In the next section, “Eulogy on Abraham,” de Silentio praises Abraham as a hero of faith, but he does so without the empty, pious clichés that do not question his prescriptive status. Abraham is a great hero of the faith not only because he offered his best, but because he expected the impossible and struggled with God. This faith is a faith in the preposterous, the absurd, and it is empathetically faith for this life, not a life to come.

In the “Preliminary Expectoration” section, de Silentio outlines some of the basic terms of his argument. He is interested in the theme of anxiety as it pertained to Abraham’s story, a type of anxiety that is often omitted in pious examinations of the biblical passage. This anxiety emerges due to the contradiction between Abraham’s ethical obligation to Isaac and his religious obligation to God. For de Silentio, the key to understanding this anxiety lies in Abraham’s faith as a single individual. In order to explore this dynamic, de Silentio posits two types of individuals: the tragic hero and the knight of faith. The tragic hero makes the movement of infinite resignation, but is unable to make the double movement of faith that typifies Abraham’s position. As a knight of faith, Abraham, goes beyond this. He acts by virtue of the absurd and expects the impossible.

“Problema I,” explores the first of three dialectical aspects that de Silentio believes are implicit in Abraham’s story. To begin, de Silentio examines the question of whether there is a teleological suspension of the ethical. The ethical, according to him, functions as a universal, mediating principle that is applicable to all persons in all situations. It is a program for moral action. On de Silentio’s reading, the ethical universal is superior to the single individual, subsuming identity. Abraham does not act in accordance with the ethical universal and, instead, elevates himself as a single individual over and above the universal. He acts with different, higher ends in mind. Abraham knows that sacrificing Isaac violates the ethical universal, but he acts regardless. As a knight of faith, then, Abraham performs a teleological suspension of the ethical, while the tragic hero, through the movement of infinite resignation, remains wholly within the realm of the ethical universal.

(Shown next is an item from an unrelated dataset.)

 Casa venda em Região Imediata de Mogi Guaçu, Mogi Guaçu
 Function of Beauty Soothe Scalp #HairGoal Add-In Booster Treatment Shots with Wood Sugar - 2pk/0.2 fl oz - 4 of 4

The second dialectical aspects de Silentio examines in “Problema II” is whether Abraham has an absolute duty to God. This problem builds upon the first. The teleological suspension of the ethical assume that there is some higher end or telos to which one should appeal. This higher end is Abraham’s duty, obedience, and responsibility to God. But, crucially, this duty is expressed internally through the movement of faith. Because this interiority is higher and more significant than exteriority, the knight of faith is incapable of being understood by outside parties. He lives in complete tension and contradiction and only he himself can decide when and how to act on faith by virtue of the absurd.

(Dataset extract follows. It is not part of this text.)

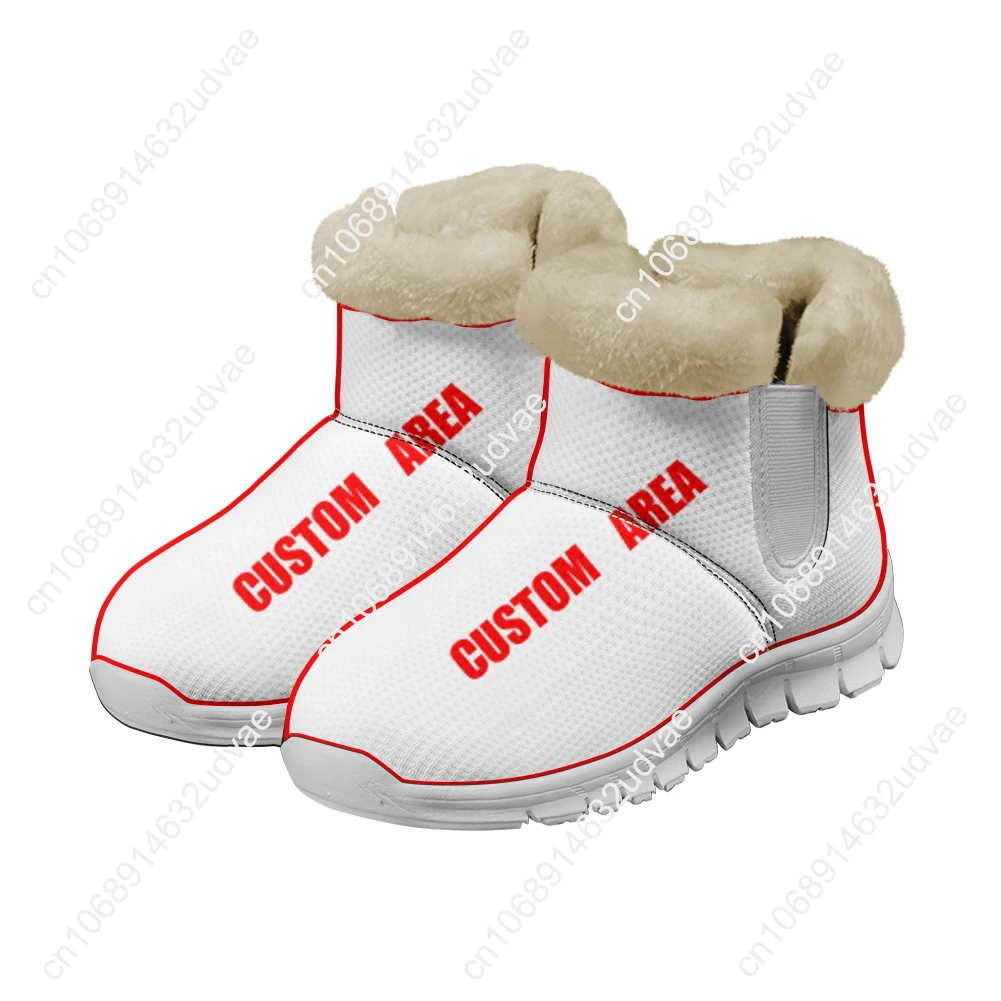 America 250th Anniversary 1776 - Men'S Shoes Casual Sneakers ulasan dan harga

In the “Problema III” section, de Silentio asks whether it is ethically definisble for Abraham to conceal his action from Sarah and Isaac. His analyses here extend and build upon “Problema II.” Because the knight of faith cannot make himself understandable, he cannot speak. While the ethical universal demands full disclosure, he remains hidden. His actions and his decision cannot be translated into the terms of the ethical universal. The author spends the majority of this section exploriung a variety of stories that elucidate the dynamics between hiddenness and disclosure, including Euripides’ account of Agamemnon and Iphigenia, the myth of Amor and Psyche, the story of the Oracle at Delphi found in Aristotle’s “Poetics.” In each case, disclosure is chosen over hiddenness either for aesthetic or ethical reasons. With Abraham, of course, things are different. He remains silent, hidden, and, as such, he attains the status of the knight of faith.

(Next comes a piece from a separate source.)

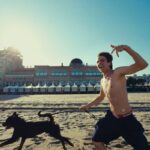 Sangiovanni - Veramente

De Silentio concludes the text with a short “Epilogue” that recapitulates the major themes of the argument and extolls the virtue of faith. Once again, he aims his critique at philosophical schools of thought that lionize the ethical universal, while neglecting the singularity of the unique individual in his single situation. While the tragic hero operates within the ethical universal, the great knights of faith like Abraham plunge fully into the paradox of existence and act on faith by virtue of the absurd.